**Given text:**

--

Human rights struggles are continual, an ongoing process. In Canada, a certain social issue is continuing to improve and has improved greatly in the past 70 years.

Nowadays, Canadian society is much more accepting of the LGBTQ community than it has ever been. But not long ago, things were very different.

In a moving short documentary film, titled Gross Indecency: The Everett Klippert Story, historian Kevin Allen of Fernie, B.C. dives into the history of a mysterious man who played a pivotal role in LGBTQ history.

Everett Klippert was a Calgary bus driver and he was also the last Canadian to be jailed for homosexuality.

Back in the 1950s and 60s, the charge given to those found guilty of homosexuality was gross indecency. If you were found guilty of this, often your charge, name, address and occupation would be printed in the local paper.

“Former Bus Driver Jailed Four Years For Indecency” read the title of the article in the March 23, 1960 edition of the Albertan. Despite moving from Calgary to the Northwest Territories, Klippert was labeled a menace to society.

What follows in the film is more discovery by Allen about who Klippert was, the struggles he endured and the lessons that his story teaches society, even today.

--

**Record extracts:**
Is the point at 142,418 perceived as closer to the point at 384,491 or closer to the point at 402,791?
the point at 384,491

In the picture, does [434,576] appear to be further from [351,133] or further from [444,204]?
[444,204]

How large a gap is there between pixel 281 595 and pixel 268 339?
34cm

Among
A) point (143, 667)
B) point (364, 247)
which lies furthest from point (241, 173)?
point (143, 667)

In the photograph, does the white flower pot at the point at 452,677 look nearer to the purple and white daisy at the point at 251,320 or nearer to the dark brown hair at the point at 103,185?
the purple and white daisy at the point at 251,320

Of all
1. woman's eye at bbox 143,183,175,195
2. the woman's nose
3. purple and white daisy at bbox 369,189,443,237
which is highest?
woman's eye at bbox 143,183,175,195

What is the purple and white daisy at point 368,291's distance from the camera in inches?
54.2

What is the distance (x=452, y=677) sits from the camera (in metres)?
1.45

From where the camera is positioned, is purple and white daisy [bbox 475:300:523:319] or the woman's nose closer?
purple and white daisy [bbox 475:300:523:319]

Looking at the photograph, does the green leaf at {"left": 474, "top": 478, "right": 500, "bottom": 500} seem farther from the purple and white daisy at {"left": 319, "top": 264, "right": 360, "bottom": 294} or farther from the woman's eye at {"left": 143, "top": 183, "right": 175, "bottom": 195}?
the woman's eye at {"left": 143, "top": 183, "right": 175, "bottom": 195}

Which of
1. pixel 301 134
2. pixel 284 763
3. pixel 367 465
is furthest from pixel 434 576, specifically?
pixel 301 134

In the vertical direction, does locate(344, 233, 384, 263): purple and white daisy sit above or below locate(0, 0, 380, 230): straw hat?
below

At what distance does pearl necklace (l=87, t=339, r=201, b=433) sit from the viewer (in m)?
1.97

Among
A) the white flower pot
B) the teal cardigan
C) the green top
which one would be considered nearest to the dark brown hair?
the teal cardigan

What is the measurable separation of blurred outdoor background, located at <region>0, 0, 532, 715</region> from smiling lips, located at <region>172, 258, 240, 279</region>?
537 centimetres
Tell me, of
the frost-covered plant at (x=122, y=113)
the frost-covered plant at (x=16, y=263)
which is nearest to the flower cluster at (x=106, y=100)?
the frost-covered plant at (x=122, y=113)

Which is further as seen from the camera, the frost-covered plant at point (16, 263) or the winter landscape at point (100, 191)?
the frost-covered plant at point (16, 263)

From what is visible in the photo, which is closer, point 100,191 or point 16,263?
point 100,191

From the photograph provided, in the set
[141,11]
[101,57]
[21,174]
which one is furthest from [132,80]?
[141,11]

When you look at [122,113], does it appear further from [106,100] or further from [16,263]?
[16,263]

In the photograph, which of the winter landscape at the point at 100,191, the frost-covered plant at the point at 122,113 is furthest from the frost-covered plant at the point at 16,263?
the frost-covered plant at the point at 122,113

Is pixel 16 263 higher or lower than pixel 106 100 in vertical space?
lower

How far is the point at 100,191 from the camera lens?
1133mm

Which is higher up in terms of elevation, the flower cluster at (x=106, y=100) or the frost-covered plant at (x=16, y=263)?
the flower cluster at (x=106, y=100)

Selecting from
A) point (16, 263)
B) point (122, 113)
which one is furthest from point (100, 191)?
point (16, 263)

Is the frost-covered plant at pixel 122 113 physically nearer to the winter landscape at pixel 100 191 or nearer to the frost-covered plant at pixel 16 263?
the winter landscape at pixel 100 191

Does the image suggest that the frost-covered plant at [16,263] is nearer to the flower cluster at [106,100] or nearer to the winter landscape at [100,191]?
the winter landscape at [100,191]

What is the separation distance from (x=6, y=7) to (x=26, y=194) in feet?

--

**Goal 1:** Collect every line of the records that contains the word "right".
**Goal 2:** Please resume the text about Everett Klippert, continuing on from its final sentence.

**Exercise response 1:**
Looking at the photograph, does the green leaf at {"left": 474, "top": 478, "right": 500, "bottom": 500} seem farther from the purple and white daisy at {"left": 319, "top": 264, "right": 360, "bottom": 294} or farther from the woman's eye at {"left": 143, "top": 183, "right": 175, "bottom": 195}?
the woman's eye at {"left": 143, "top": 183, "right": 175, "bottom": 195}

**Exercise response 2:**
Before this short documentary was made, Allen, a historian, had been researching Klippert for some time. He was drawn to the fact that this man had been almost forgotten by society.

In 2016, after reading some of Allen’s posts and findings online, Globe and Mail reporter John Ibbitson met Allen in Calgary to discuss the story.

“He gave the story national attention and asked the prime minister to apologize to the community as a result, and that’s when we got the apology last year, in November,” said Allen.

The historian says he believes Klippert’s story had a role to play in making that happen. He also says he wants Klippert’s story to be remembered in Canadian history.

“Injustice and human rights struggles can teach us a lot about our humanity,” said Allen.

Klippert died in 1996.

Gross Indecency: The Everett Klippert Story, directed by Laura O’Grady and produced in collaboration with Telus’s STORYHIVE, was released in July and is now available online. It made its theatrical debut on Saturday at the Calgary International Film Festival.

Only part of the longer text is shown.